→ **Given instruction**
Could the lines from the one with "Does this photo" through the end of the listing be restated exactly, with nothing else included?

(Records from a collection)

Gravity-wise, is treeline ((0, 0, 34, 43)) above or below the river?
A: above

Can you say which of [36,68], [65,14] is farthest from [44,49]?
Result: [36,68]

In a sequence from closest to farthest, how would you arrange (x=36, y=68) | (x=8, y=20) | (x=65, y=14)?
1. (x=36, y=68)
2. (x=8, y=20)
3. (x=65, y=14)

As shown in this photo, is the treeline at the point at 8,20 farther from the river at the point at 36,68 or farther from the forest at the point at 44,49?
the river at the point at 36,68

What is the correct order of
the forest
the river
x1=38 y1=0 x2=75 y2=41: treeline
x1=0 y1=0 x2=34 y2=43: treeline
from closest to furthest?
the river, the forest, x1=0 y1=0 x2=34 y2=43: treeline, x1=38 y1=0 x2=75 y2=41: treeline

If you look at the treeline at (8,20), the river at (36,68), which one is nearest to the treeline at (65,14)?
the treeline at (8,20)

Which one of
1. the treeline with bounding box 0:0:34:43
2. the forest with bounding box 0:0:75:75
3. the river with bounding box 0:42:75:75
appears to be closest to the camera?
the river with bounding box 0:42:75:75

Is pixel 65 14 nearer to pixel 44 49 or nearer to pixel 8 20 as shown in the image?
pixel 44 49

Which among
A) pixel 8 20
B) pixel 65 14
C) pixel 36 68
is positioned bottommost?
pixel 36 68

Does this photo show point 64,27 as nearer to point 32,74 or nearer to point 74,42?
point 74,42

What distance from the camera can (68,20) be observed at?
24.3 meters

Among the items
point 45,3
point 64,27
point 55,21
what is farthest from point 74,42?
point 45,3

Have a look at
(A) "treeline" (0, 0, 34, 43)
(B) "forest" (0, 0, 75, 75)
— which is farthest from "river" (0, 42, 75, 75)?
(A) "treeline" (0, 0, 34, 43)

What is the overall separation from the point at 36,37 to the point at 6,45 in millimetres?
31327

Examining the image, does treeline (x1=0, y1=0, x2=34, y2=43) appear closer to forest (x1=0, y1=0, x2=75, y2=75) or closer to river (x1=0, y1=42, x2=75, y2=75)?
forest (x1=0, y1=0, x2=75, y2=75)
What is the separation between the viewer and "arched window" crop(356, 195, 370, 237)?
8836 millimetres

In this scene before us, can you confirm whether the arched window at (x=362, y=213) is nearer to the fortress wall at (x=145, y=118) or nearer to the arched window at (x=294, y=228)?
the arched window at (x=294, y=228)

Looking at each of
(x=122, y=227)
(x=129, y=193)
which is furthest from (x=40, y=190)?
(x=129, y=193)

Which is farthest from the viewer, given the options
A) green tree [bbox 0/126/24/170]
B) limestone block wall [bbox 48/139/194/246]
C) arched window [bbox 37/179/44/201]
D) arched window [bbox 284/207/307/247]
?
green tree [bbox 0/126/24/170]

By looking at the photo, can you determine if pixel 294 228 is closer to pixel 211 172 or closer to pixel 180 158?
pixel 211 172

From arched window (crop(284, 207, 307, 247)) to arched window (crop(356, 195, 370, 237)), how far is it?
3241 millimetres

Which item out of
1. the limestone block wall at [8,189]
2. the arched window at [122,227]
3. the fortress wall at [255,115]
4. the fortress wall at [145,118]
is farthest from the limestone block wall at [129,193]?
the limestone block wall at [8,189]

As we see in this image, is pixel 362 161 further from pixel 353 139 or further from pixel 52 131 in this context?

→ **Written answer**
Does this photo show point 64,27 as nearer to point 32,74 or nearer to point 74,42?
point 74,42

What distance from the camera can (68,20) be observed at?
24.3 meters

Among the items
point 45,3
point 64,27
point 55,21
what is farthest from point 74,42?
point 45,3

Have a look at
(A) "treeline" (0, 0, 34, 43)
(B) "forest" (0, 0, 75, 75)
— which is farthest from "river" (0, 42, 75, 75)?
(A) "treeline" (0, 0, 34, 43)

What is the overall separation from the point at 36,37 to the point at 6,45 in millimetres?
31327

Examining the image, does treeline (x1=0, y1=0, x2=34, y2=43) appear closer to forest (x1=0, y1=0, x2=75, y2=75) or closer to river (x1=0, y1=42, x2=75, y2=75)?
forest (x1=0, y1=0, x2=75, y2=75)
What is the separation between the viewer and "arched window" crop(356, 195, 370, 237)?
8836 millimetres

In this scene before us, can you confirm whether the arched window at (x=362, y=213) is nearer to the fortress wall at (x=145, y=118) or nearer to the arched window at (x=294, y=228)?
the arched window at (x=294, y=228)

Looking at each of
(x=122, y=227)
(x=129, y=193)
which is furthest from (x=40, y=190)?
(x=129, y=193)

Which is farthest from the viewer, given the options
A) green tree [bbox 0/126/24/170]
B) limestone block wall [bbox 48/139/194/246]
C) arched window [bbox 37/179/44/201]
D) arched window [bbox 284/207/307/247]
?
green tree [bbox 0/126/24/170]

By looking at the photo, can you determine if pixel 294 228 is closer to pixel 211 172 or closer to pixel 180 158?
pixel 211 172

From arched window (crop(284, 207, 307, 247)) to arched window (crop(356, 195, 370, 237)), how far is it?
3241 millimetres

Which item out of
1. the limestone block wall at [8,189]
2. the arched window at [122,227]
3. the fortress wall at [255,115]
4. the fortress wall at [145,118]
is farthest from the limestone block wall at [129,193]?
the limestone block wall at [8,189]

As we see in this image, is pixel 362 161 further from pixel 353 139 or further from pixel 52 131 in this context?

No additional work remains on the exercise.